5 Terrible Training Habits. Can You Fix Them?

1. Goal-hopping.

 

If you want to be a better ______, you should ______ More. Answer: Runner, run. It's that simple. Easy, not necessarily.

If you want to be a better ______, you should ______ More. Answer: Runner, run. It's that simple. Easy, not necessarily.

Quickly giving up on goals to continue to chase goals unsuccessfully. An utter lack of patience can destroy your destiny. Repetition, repetition, repletion is the way the body will begin to change. Stick to a plan for a significant amount of time. It's not that difficult for somebody to improvise a difficult workout. It's not difficult for somebody to create a workout that makes people sore. But can you strategize, and devote a weeks, months, potentially years to building your endurance? What about training for a photoshoot, one year from the day? Whatever the goal might be, there needs to be a general plan, and trajectory toward that goal. It doesn't have to put in a letterhead fashion neatly in filing cabinets filled with manilla folders full of exercise history filled with minute details, but the aim should always be higher, in one way or another. If exercises are performed at the same level of difficulty, there will be maintaining, not gaining. If performance improves, the body improves. Know what methods improve the results, and stick to them! If it's not improving, time may be the answer. Or another culprit.

2.Lack of consistency.

The term by the book can bring about positive practices in the training program, but it can also set somebody up for failure. It's not that difficult for a body to improve, following some type of progressive overload. This doesn't just include resistance training exercises, but also speed and distance in endurance events.   As long as abilities are improving from session to session, in one way or another, the body should be improving. Whether the training program was randomized, improvised, or calculated precisely to a tee by trainers who double as scientists and statisticians, the training program won't do anything if the sessions are not consistent. Arnold Schwarzenegger's bodybuilding coach advice will only produce results if the subject sticks to it, and doesn't swap the leg days with chest days more often-than-not. The program is worthless, no matter how empirically backed or funded it may be, if the sessions are not consistent! It's better to perform a basic, maintainable program that can be performed routinely, than savagely chase intense workouts, but only periodically. If you're wondering why you don't look as good as you did 3 years ago when you were training for a photoshoot, it's probably because you're not training as routinely as you did for that photoshoot. What's simple and doable will get anyone further than a complex franken-program, if the program is kept to. 
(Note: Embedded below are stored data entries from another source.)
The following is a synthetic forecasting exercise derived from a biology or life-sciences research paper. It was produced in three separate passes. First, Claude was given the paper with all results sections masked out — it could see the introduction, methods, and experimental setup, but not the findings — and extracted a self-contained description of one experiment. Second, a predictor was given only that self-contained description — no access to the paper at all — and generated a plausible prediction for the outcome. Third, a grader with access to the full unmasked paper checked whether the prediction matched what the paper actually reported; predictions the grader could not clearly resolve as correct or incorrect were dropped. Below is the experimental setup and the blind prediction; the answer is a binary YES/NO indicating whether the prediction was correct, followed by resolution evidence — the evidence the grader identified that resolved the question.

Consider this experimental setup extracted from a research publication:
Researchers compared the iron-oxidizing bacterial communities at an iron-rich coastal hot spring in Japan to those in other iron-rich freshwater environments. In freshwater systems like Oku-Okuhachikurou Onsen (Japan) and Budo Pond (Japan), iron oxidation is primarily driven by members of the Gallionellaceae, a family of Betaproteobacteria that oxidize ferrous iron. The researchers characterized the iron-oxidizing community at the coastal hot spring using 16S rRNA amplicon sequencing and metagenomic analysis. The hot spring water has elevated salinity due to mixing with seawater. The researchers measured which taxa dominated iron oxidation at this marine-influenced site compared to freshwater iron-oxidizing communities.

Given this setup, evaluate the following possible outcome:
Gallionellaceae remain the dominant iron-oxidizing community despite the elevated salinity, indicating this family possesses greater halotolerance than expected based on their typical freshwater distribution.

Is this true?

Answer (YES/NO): NO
There was once a fad in the early 2000's about "Muscle Confusion." While trainers and scientists debate whether that or long-term programming will improve results can go both ways, but  Muscle Confusion is most certainly not convincing your muscles that they don't have to work anymore (by skipping sessions) and then shocking your muscles with intense workouts. Don't continue pushing the rock up the hill just for it to roll back down after quitting. Little movements, and always moving forward. Always. That's how progress happens. Over-reaching is essential for improvement. You have to train at the upper limits of your capability to see success from training.

 

Heavy weight, but don't let it fool you, this swing movement pattern has to be out of order, and built on shaky foundations. This will cause anyone to miss the positive impact of performing swings.
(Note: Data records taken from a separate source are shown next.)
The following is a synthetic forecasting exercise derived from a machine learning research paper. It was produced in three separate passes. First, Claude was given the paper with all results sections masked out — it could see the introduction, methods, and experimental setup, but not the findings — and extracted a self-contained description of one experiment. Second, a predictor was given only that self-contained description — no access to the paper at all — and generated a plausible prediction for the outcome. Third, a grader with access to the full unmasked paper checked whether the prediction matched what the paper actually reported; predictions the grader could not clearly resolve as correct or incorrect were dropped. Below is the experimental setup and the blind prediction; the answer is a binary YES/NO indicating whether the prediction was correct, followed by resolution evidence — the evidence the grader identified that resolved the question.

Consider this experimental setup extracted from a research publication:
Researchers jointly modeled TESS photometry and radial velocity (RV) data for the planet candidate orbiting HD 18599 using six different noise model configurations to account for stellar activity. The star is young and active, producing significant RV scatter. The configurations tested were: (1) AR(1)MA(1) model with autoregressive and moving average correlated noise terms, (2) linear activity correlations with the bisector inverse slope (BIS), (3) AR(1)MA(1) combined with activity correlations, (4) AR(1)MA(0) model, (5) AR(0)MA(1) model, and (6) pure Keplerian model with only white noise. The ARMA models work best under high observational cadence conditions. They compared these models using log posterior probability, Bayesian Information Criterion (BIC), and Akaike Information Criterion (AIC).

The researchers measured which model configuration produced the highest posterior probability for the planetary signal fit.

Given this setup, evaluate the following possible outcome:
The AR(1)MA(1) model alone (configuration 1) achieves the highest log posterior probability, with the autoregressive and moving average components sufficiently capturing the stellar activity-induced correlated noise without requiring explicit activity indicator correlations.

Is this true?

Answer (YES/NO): NO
Heavy weight, but don't let it fool you, this swing movement pattern has to be out of order, and built on shaky foundations. This will cause anyone to miss the positive impact of performing swings.
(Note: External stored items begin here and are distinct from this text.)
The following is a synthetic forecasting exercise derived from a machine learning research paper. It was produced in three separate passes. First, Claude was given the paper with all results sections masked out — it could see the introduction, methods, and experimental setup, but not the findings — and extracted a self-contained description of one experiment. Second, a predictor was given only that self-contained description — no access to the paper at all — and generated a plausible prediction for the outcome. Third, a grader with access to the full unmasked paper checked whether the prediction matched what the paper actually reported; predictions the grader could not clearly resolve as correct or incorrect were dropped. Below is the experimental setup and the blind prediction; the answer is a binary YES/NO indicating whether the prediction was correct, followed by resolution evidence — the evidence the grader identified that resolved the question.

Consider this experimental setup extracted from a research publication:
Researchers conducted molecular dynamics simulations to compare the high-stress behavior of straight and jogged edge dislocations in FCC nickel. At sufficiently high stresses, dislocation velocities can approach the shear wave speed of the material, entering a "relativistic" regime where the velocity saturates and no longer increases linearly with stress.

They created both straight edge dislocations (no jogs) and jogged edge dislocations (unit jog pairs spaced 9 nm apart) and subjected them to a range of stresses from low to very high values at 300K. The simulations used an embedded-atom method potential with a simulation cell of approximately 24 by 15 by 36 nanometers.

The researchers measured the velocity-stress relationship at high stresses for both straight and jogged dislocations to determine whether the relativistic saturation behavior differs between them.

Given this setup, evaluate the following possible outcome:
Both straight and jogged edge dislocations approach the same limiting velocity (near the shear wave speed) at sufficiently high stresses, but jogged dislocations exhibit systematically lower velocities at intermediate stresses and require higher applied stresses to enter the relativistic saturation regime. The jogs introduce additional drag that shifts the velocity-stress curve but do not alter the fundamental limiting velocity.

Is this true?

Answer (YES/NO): YES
3. Bad technique, and over-training.

There is a difference between modified exercise, and crappy technique, also known as ego-lifting. Some people should modify their exercises. If a full-depth squat won't be in the cards due to physical injury or limitations, that's fine. Box squatting would be a great way to modify that depth, yet give the athlete a tangible goal, but if an athletes squat finishes higher from the floor, as the weight on the bar gets higher, that doesn't mean the set got harder, the athlete's just cheating. Cheating on the lifts to make artificial personal records is one of the reasons I have to clarify that this list is not in any particular order. More consistency will help somebody improve their results, though more consistently awful form will just send the athlete closer to injury.

Make no mistake, the technique is what leads to the improvement. When resistance training, our bodies are trying to perform optimal movement, and THEN and weight! Optimal movement builds optimal athleticism. The gains left on the table from sacrificing your athletic abilities for clunky one-rep maximum lifts won't lead to improvement, and if the internet gets a hold of it, it can, and should lead to trolling. 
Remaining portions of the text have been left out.